This was a very significant symbolic act for the boys. They were physically casting sin out of their lives.  The dads gave them some wise advice. “It was really hard to climb the mountain with (laziness/anger/pornography/etc…), wasn’t it?” The boys nodded in agreement. “Now you’ll see how much easier it is to move ahead without it!”

And sure enough, it WAS easier to climb without that heavy rock that had been weighing them down! About fifteen minutes further up the mountain, they did the same thing with another rock. As the boys’ backpacks became lighter from casting out the ‘sins,’ it became progressively easier to climb.

What did this do? It taught the boys many things. First, they learned the importance of perseverance. They had wanted to give up on climbing the mountain because their backpacks were heavy and it was a very steep climb. However, they pressed on and had the reward of achieving their goal. The group finally reached the top just as the sun was beginning to peek over the horizon. The boys also gained an understanding of how much easier it is to walk through life without the weight of sin holding you back and slowing you down. 

It brings tears of joy to my eyes when I see the pictures of the boys and their dads standing triumphantly at the top of the mountain with their arms up in victory, the morning sun peeking over the edge of the mountain behind them. They had accomplished so many things in those few hours. Most importantly the fathers had the privilege of being able to teach their sons those vital lessons. It was a day they will always remember. 

Let Your Husband Parent Differently Than You

Mothers, we encourage you to allow time for your husband to spend time alone with your children. The kids will benefit from the individual time spent with each of you.

Your husband may not do things exactly the way you want. Tom and the kids eat dinner on the couch when I’m not there! However, these healthy differences will allow your children to be more well-rounded in life. They will also see that there is more than one ‘right way’ to do things.

Tom and I are quite different in many ways. I love adventure and am passionate about education. I also love to be outdoors and ‘on the go.’ When I’m alone with the kids, we usually do things that are very stimulating, educational, and fun. 

Tom, on the other hand, works full-time in a stressful ministry environment. When he’s home, he’s there to rest.
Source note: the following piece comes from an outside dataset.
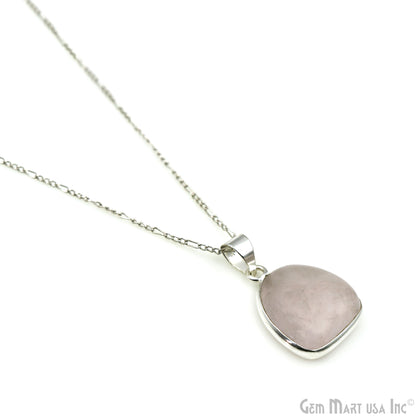 Rose Quartz Gemstone Triangle 24x19mm Sterling Silver Necklace Pendant 1PC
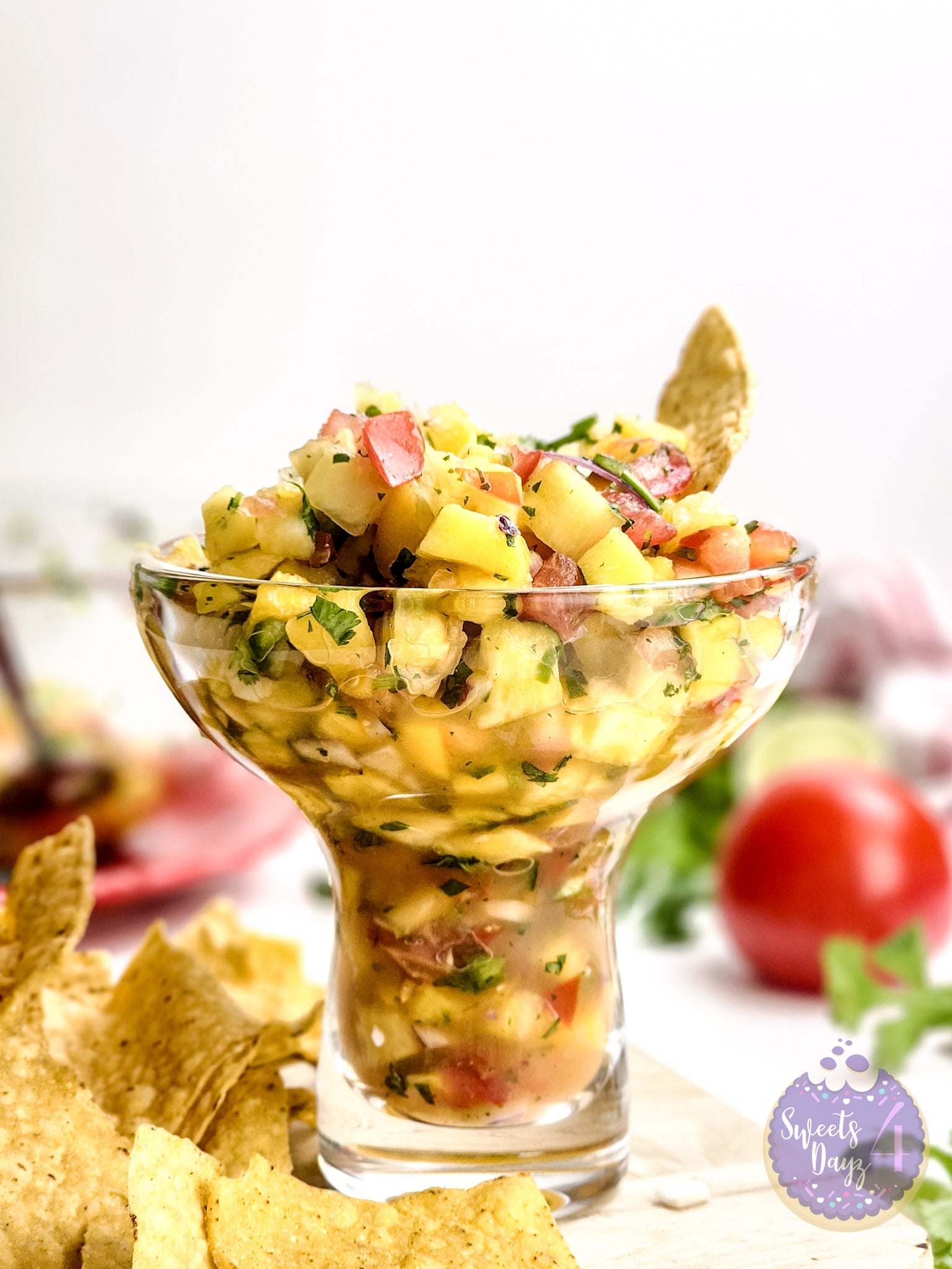 Mango Pineapple Salsa on White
They will snuggle up, play cards, have a cup of tea, or color while listening to soothing music, etc. He is also the spiritual leader in our home, so he will take advantage of their time together to share what he has been learning from God.

While I schedule our time more tightly, Tom is a bit more relaxed. Where I am a bit more relaxed in terms of discipline, Tom is more alert. Where I am very silly and a bit off-color, Tom is more ‘proper.’ Our children definitely benefit from all of these differences!
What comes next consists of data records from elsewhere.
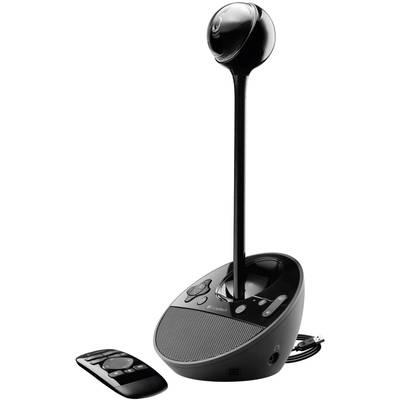 A video conference camera with an integrated speaker and detachable remote control set. It features a high-resolution lens.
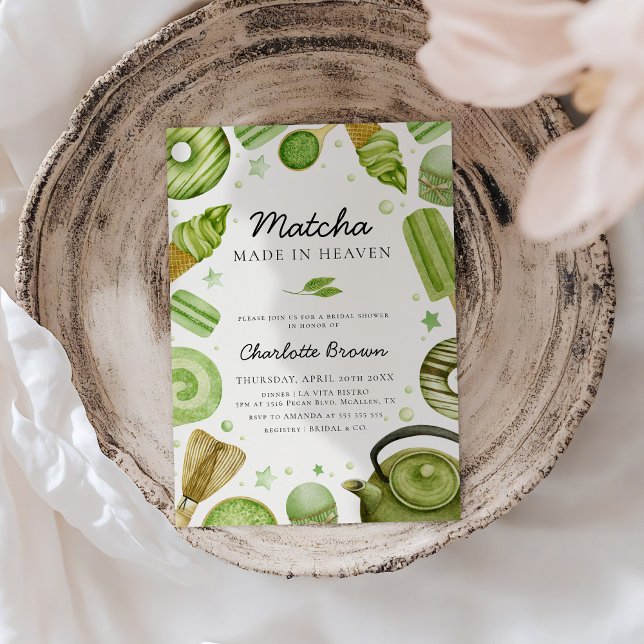 Matcha Made in Heaven Inbjudningskort för möhippan (Skapare uppladdad)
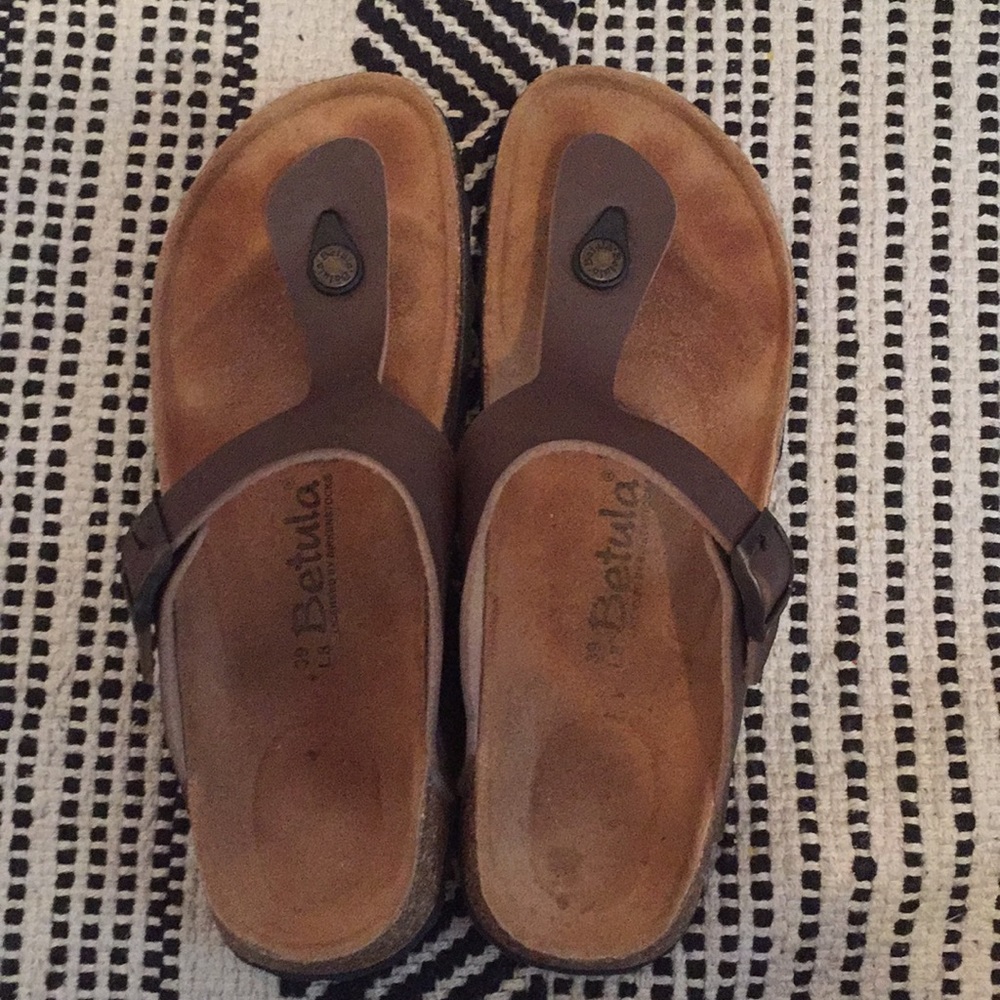 Betula by Birkenstock brown leather strap sandals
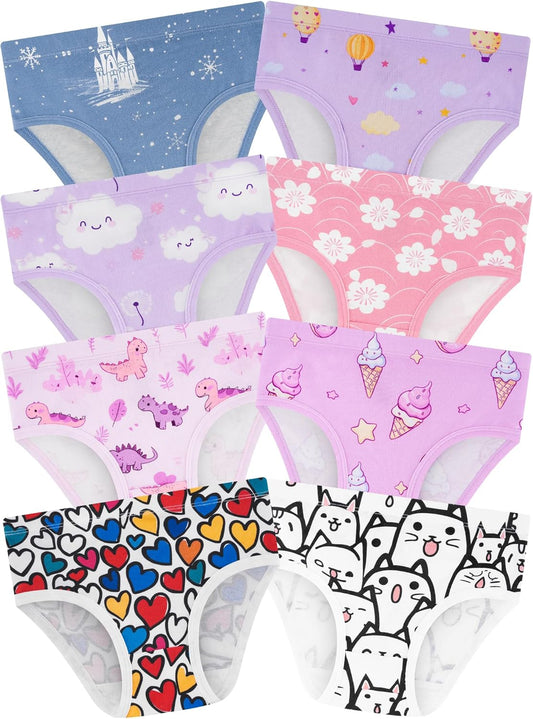 Girls' Underwear,Soft Cotton Tagless Panties for Toddlers' & Little Kids Comfort,Breathable Briefs,8-Pack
Make the Effort for Dad to Spend Time with the Kids

I’m determined that my children and husband spend time together without me being involved. A few years ago we started the tradition of Tom and the kids eating breakfast together every Monday morning. It hasn’t always been easy. Sometimes they had to get up at 5:30 am to do it. It’s well worth it every time, though, and all of us are blessed as a result.

At first, the kids asked me to join them for breakfast with Dad. I repeatedly gave the same answer. “I get to be with you all day every day, but Daddy only gets you to himself one morning a week. I don’t want to take that from him!” They would get big smiles on their faces then, knowing that they are important enough for Daddy to want them all to himself!

Children typically have more time with their mothers than their fathers. Even if it’s the opposite in your family, whoever has more time with the children needs to make time for the other parent to have special time with the kids too, and to do it THEIR WAY!

Balancing the Parenting Styles of Mothers and Fathers

What About Single Moms? 

So what do you do if you’re a single mother raising your children? We suggest finding a trustable male role model, possibly an uncle or a family friend. It doesn’t have to take too much time. Even an hour every week will give your son something to look forward to. It will pay huge dividends down the road in your son’s life.